Text section:

Significantly, for a user centered evaluation of system performance, proponents of a utility measure raise some doubts as to the compatibility of the assumption that systems should aim to high recall and precision performance (Cooper, 1973). In their review Harter and Hert (1997, p.15) point to research which support Cooper's Utility Theory suggesting that users are not interested in topicality, precision, and exhaustive high recall but in the usefulness of the documents retrieved. Cleverdon (1991) asserts that recall is rarely a user requirement in operational systems. Meadow (1986) suggested that users are unconcerned with precision, and Sandore (1990) found that precision did not correlate with user satisfaction. More recently Su (1992) in an empirical investigation sought a single measure of system success for the evaluation of interactive systems from a user-perspective. She justifies the requirement for an evaluation methodology for system comparison and choice which involves the end user and their information problems in realistic operational IR situations. To this end, she posed the question whether, by correlating twenty measures of retrieval performance with users' overall judgement of system success, a single best indicator of a successful performance could be found. Her correlation identified seven significant variables and based on the strength of the correlation she found 'value of search results as a whole' to be the best single measure. This measure of utility, distinguished from the criteria of aboutness used in a relevance measure, was based on the users' satisfaction with and value of the retrieved items as a whole with respect to the actual usefulness of the items to the information searcher.
The arguments for testing the performance of operational systems based on user judgement of output relevance or utility are strong, but add a layer of complexity to the evaluation methodology. Recall and precision measures can be applied to demonstrate, for example, the effectiveness of techniques for stemming in retrieval systems. The implications, in terms of understanding the influence of system components, on performance based on utility measures require careful consideration and interpretation. A range of system factors, such as those offered by search engine developers (see above, such as speed of operation, quality assurance of results to presentation of results) could impact on a user's judgement of system success based on utility. For example, a user's judgement of the value of the results may be partially determined by how novel the results are. In such an instance the order of presentation of the results is likely to impact on this judgement. Equally, a user may be influenced by the speed at which he/she is able to identify useful documents enabled partially by the effectiveness of the ranking technology. Few studies, however, attempt to investigate the impact of system components or mechanisms on user judgement of the search results. The closest in evaluative studies of search engines which investigate system features as an explanation for the results obtained and impact on user satisfaction are those which look at ranking.
3.2.1.1 Ranking
Courtois and Berry (1999) expressed their surprise in finding that little research has been done on search engines ranking of documents in response to simple search queries, given that "results ranking has a major impact on users' satisfaction with web search engines and their success in retrieving relevant documents." They go on to point out that whilst judging relevance of the first 10 to 20 retrieved items may be effective in determining precision, it is not how users use the result list. Rather they are more likely to scan the list and retrieve only selected documents. In their research they judged the ranking of search engines based on the criteria "all terms" (are documents that contain all search terms ranked higher?), "proximity" (are documents which contain all terms ranked higher where the search terms are contained as a contiguous phrase?), and "location" (are documents which contain all search terms ranked higher where the search terms are contained in titles, headings or metatags?). They then speculated on the linking of the results to search features of the systems. For example, Lycos performed well on the "all terms" criterion and the default use of the operator AND may have enabled this. AltaVista performed well on the "proximity" criterion which may be a result of its weighting for proximity in the ranking algorithm. The results for "location" were however reported to be low across all the search engines. Finally, they report that results varied widely by search topic in that some yielded consistent ranking while others produced lists with a few documents that contained all terms scattered among many that did not.

Source data:
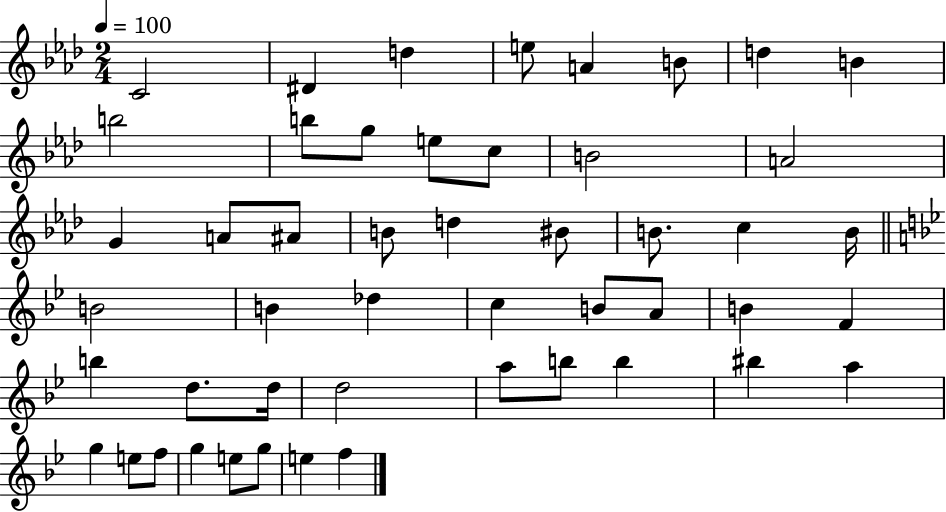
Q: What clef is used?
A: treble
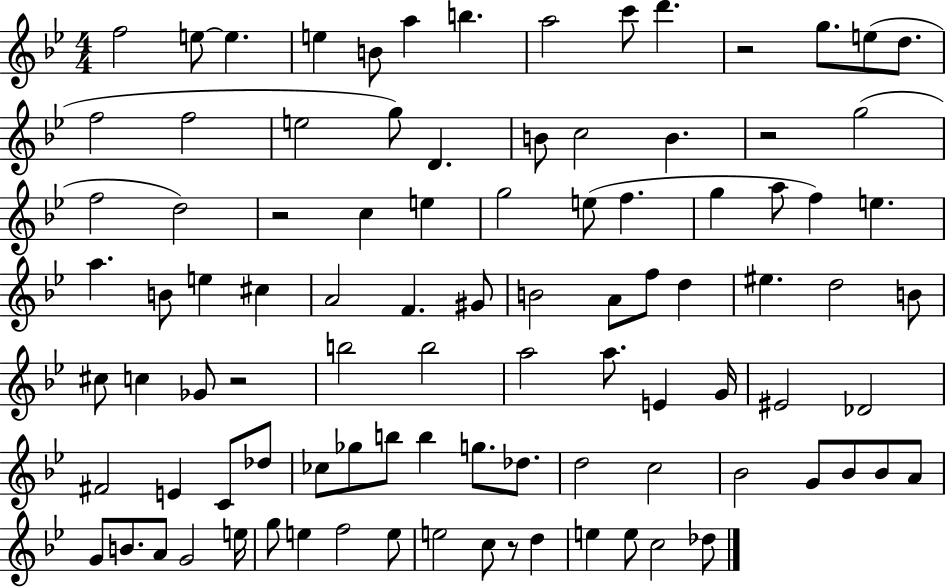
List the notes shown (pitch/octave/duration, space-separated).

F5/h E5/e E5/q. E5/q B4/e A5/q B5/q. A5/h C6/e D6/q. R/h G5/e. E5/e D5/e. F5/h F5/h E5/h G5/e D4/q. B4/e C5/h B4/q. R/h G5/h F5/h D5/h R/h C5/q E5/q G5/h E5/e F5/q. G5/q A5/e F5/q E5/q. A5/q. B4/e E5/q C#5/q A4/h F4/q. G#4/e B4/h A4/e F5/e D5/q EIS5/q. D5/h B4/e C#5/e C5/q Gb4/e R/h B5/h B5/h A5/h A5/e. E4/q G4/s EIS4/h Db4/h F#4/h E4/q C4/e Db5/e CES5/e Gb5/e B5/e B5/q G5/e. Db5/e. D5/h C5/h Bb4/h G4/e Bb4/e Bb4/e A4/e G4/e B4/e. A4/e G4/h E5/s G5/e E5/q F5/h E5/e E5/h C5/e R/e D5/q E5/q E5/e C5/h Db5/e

What the task asks: According to the passage on evaluating retrieval systems, which measure did Su's correlation identify as the best single measure of system success?

Result of this exercise: The "value of search results as a whole."